BEACH COMBERS WAITING TO STRIP THE WRECKED VESSEL.
The distinction of having founded and created the United States Life-Saving Service having been the subject of much discussion in recent years, General Superintendent Kimball, in his report to the Secretary of the Treasury as to the claims of W. A. Newell, as the originator of the system of the Life-Saving Service of the United States, in conclusion states as follows:—
“The fact is, the credit of originating and developing the United States Life-Saving Service cannot truthfully be awarded to any single individual.

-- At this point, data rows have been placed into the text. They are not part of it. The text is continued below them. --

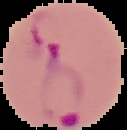
Summary:
  - Image type: cell region segmented out of the field of view; surrounding area masked to black
  - Result: malaria parasites identified
  - Preparation: thin blood smear
  - Image size: 127×130 pixels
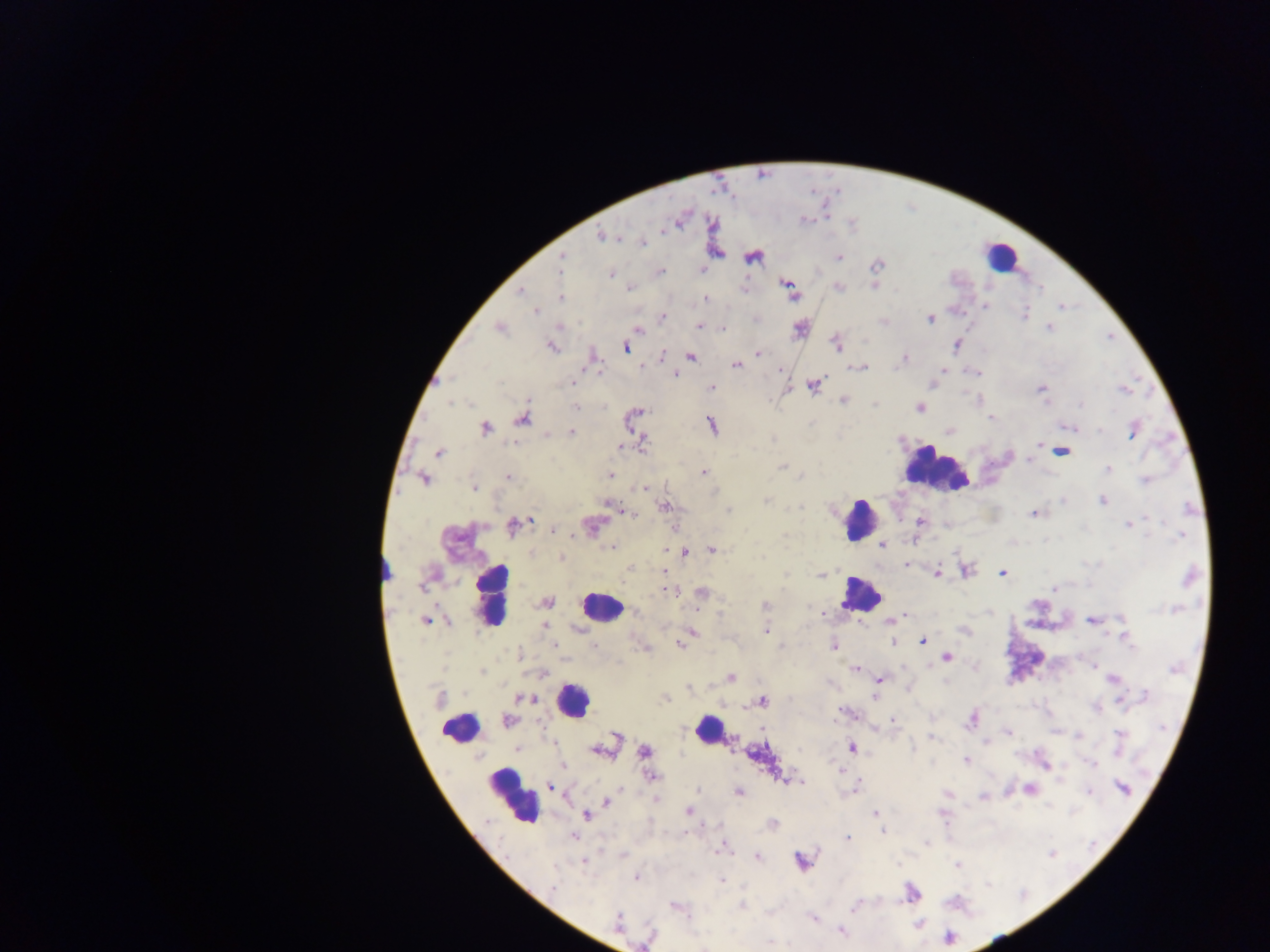
Approximate centers as {x, y} in pixels.
Summary:
  - Leukocyte locations: {1001, 257}, {934, 468}, {859, 519}, {383, 569}, {491, 595}, {860, 595}, {601, 609}, {572, 700}, {459, 727}, {708, 728}, {512, 795}
  - Malaria parasite locations: {680, 219}, {602, 236}, {642, 243}, {563, 256}, {752, 256}, {838, 257}, {877, 263}, {702, 268}, {660, 272}, {611, 274}, {787, 284}, {874, 285}, {839, 287}, {630, 288}, {520, 292}, {790, 293}, {560, 297}, {706, 298}, {985, 305}, {1060, 306}, {536, 310}, {1025, 314}, {661, 317}, {930, 319}, {884, 321}, {700, 326}, {722, 327}, {498, 328}, {800, 328}, {1049, 328}, {638, 330}, {836, 344}, {957, 345}, {551, 346}, {626, 348}, {757, 353}, {690, 355}, {592, 356}, {661, 356}, {904, 358}, {736, 365}, {640, 366}, {859, 367}, {781, 368}, {943, 369}, {675, 373}, {977, 373}, {573, 384}, {930, 384}, {813, 385}, {712, 387}, {1041, 389}, {1124, 389}, {843, 400}, {575, 407}, {919, 407}, {992, 417}, {522, 418}, {633, 418}, {710, 424}, {1067, 426}, {484, 428}, {1134, 429}, {949, 430}, {572, 432}, {642, 441}, {1038, 442}, {621, 447}, {1061, 451}, {438, 452}, {1028, 459}, {781, 466}, {1107, 469}, {702, 472}, {609, 475}, {508, 477}, {423, 478}, {1146, 480}, {473, 486}, {644, 487}, {766, 501}, {1102, 501}, {609, 502}, {664, 506}, {726, 511}, {628, 513}, {1034, 513}, {919, 521}, {513, 525}, {591, 525}, {1129, 525}, {674, 527}, {553, 529}, {1180, 536}, {883, 544}, {885, 546}, {613, 547}, {665, 550}, {684, 550}, {711, 550}, {560, 558}, {906, 564}, {630, 567}, {965, 569}, {937, 573}, {1002, 573}, {820, 575}, {1054, 588}, {668, 590}, {701, 593}, {546, 602}, {766, 605}, {822, 613}, {905, 614}, {895, 618}, {426, 620}, {1092, 620}, {889, 621}, {544, 624}, {964, 629}, {764, 630}, {691, 632}, {1125, 635}, {923, 640}, {892, 641}, {679, 643}, {554, 645}, {592, 645}, {834, 645}, {644, 646}, {947, 657}, {856, 669}, {541, 673}, {730, 678}, {1113, 679}, {878, 680}, {666, 698}, {527, 699}, {761, 701}, {1095, 708}, {972, 718}, {893, 720}, {508, 721}, {1008, 732}, {1119, 733}, {931, 735}, {986, 743}, {604, 747}, {852, 747}, {518, 749}, {645, 751}, {966, 759}, {1044, 764}, {1091, 764}, {562, 765}, {651, 776}, {784, 779}, {796, 781}, {550, 786}, {855, 787}, {1123, 787}, {620, 788}, {1029, 788}, {698, 791}, {739, 791}, {948, 794}, {983, 796}, {656, 798}, {606, 802}, {688, 810}, {875, 813}, {586, 814}, {772, 825}, {883, 829}, {574, 836}, {846, 837}, {721, 849}, {757, 856}, {583, 861}, {801, 861}, {957, 864}, {636, 877}, {721, 880}, {912, 892}, {675, 905}, {741, 906}, {812, 918}, {618, 922}, {840, 930}, {702, 946}
  - Preparation: thick blood smear
  - Country: Ghana
  - Field of view: single
  - Capture: mobile-phone photograph through a microscope
  - Image size: 1270×952 pixels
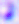 Toxoplasma gondii is shown. 400x magnification. Photomicrograph.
Assess this cell for malaria.
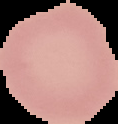
Uninfected.

image type = segmented cell region with the area outside set to black
image size = 118×124 pixels
preparation = thin blood smear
Report the malaria status of this cell.
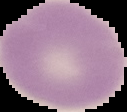

It is uninfected.

Summary:
  - Image size: 127×112 pixels
  - Preparation: thin blood smear
  - Image type: cell region segmented out of the field of view; surrounding area masked to black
Assess this cell for malaria.
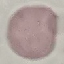

It is uninfected.

capture = smartphone through the microscope eyepiece
image type = cell patch, automatically extracted from a larger field of view and resized to 64 × 64 pixels
stain = Giemsa
preparation = thin smear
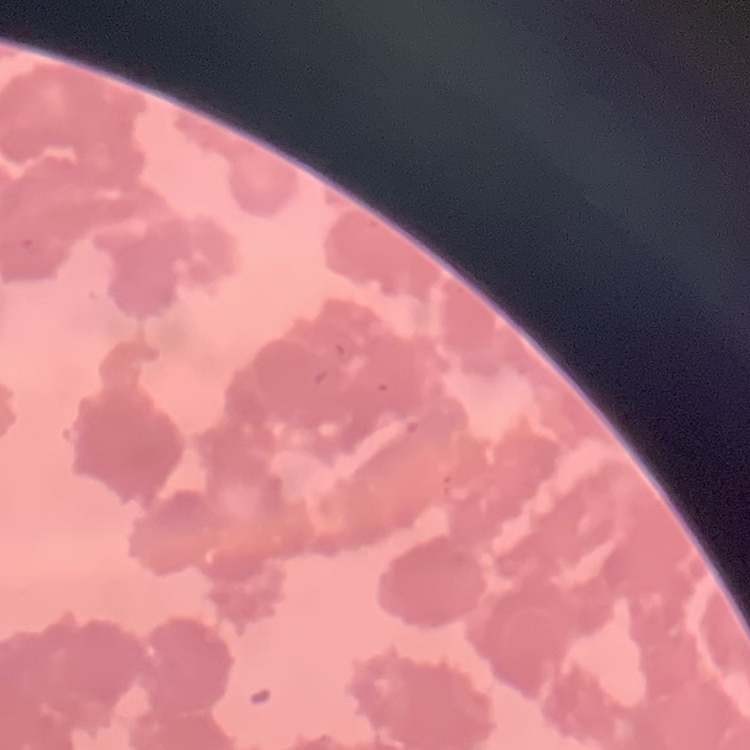

Summary:
  - Erythrocyte morphology: rouleaux formation
  - Preparation: thin blood smear
  - Image type: one tile cut from a larger photomicrograph
  - Stain: Field's or Giemsa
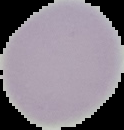
From a thin blood film. Result: no malaria parasites seen. Segmented cell region on a black background. Image is 124×130 pixels.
Assess this cell for malaria.
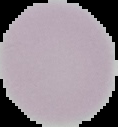
It is uninfected.

preparation = thin blood film
image size = 118×127 pixels
image type = cell region segmented out of the field of view; surrounding area masked to black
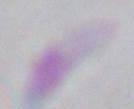
magnification: 1000x
identification: Toxoplasma gondii
modality: photomicrograph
Look for Plasmodium parasites.
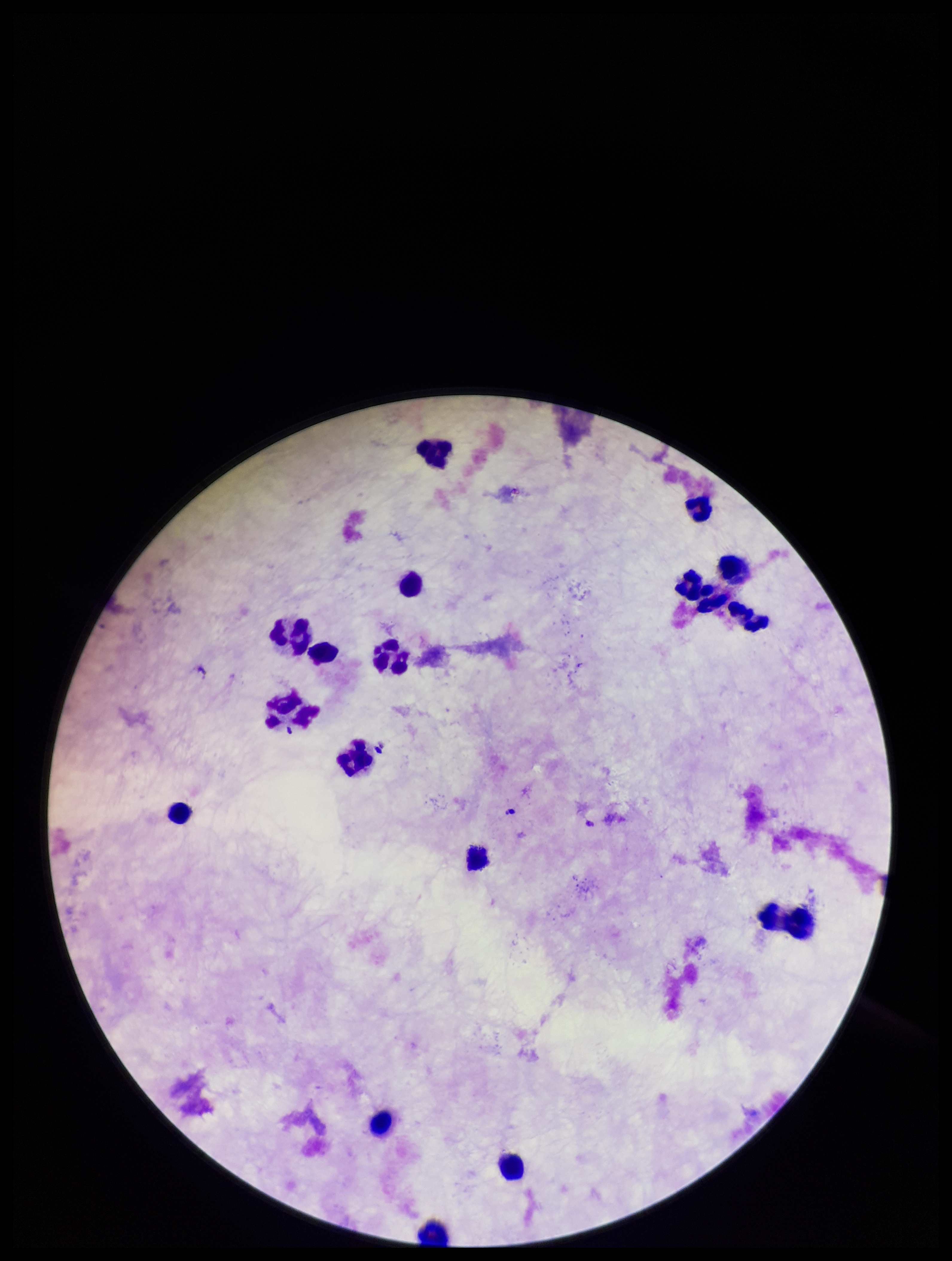
None identified.

Stained with Giemsa. Preparation: thick smear. Photographed through the microscope eyepiece with a smartphone camera. Patient malaria status: negative. Image is 952×1261 pixels. Parasite count: 0. Leukocyte count: 18. One field from this slide.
Point out each Plasmodium parasite.
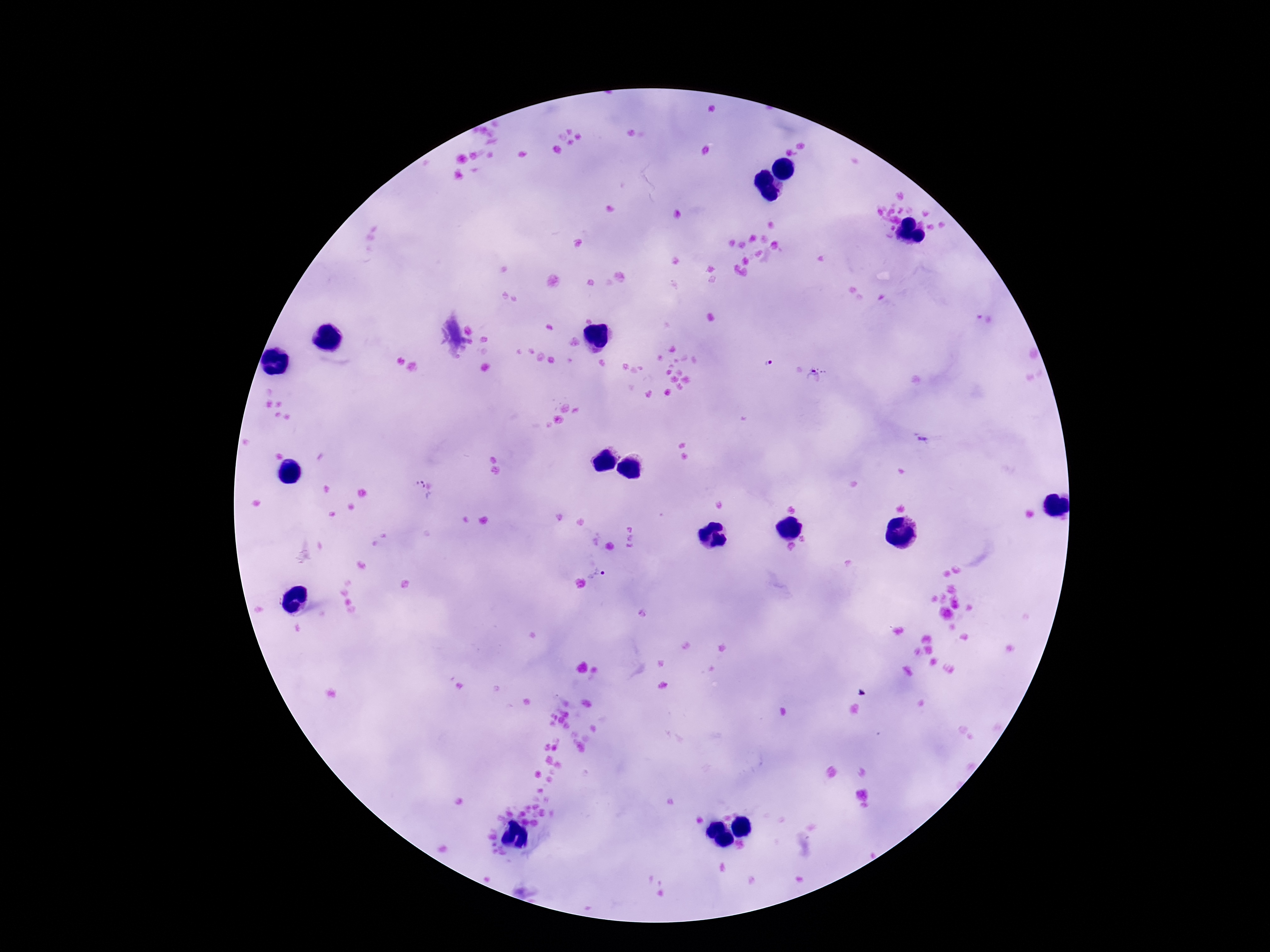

“In Congress and out of Congress many men have contributed, some in a great and some in a less degree to the success of its fortunes. To even write down the names of the legislators in both houses of Congress, who have been its advocates and champions, and to refer ever so briefly to their valuable assistance, would occupy much space and require considerable research, but there occurred to me at once as conspicuous among the host of its promoters, Senators Hannibal H. Hamlin, O. D. Conger, W. E. Kenna, W. J. Sewell, and William P. Frye, and Representatives S. S. Cox, Charles B. Roberts, John Lynch, James W. Cobert, and Jesse J. Yeates. Presidents of the United States and various Secretaries of the Treasury have promoted its welfare. Many officers of the life-saving service also, as well as officers detailed to it from the Revenue Cutter Service, have, from time to time, suggested and assisted to carry into effect important improvements.
“The life-saving service was not designed and laid out at one stroke, in a single comprehensive plan, as an architect designs a building, or a military genius, perhaps, devised a scheme of army organization, but its system and development have been accomplished step by step, day teaching unto day the necessity and wisdom of each successive measure of progress.”
CAPT. BENJAMIN C. SPARROW.
Capt. Benjamin C. Sparrow, superintendent of the second life-saving district, was born in Orleans, Oct. 9, 1839. He is a lineal descendant of Richard Sparrow, who came over in the ship Ann, landing at Plymouth. When a boy he always accompanied his father, a well-known life saver and wrecker, to the shipwrecks that occurred along the coast, and at an early age became familiar with the scenes of disaster from which the shores of Cape Cod have become noted.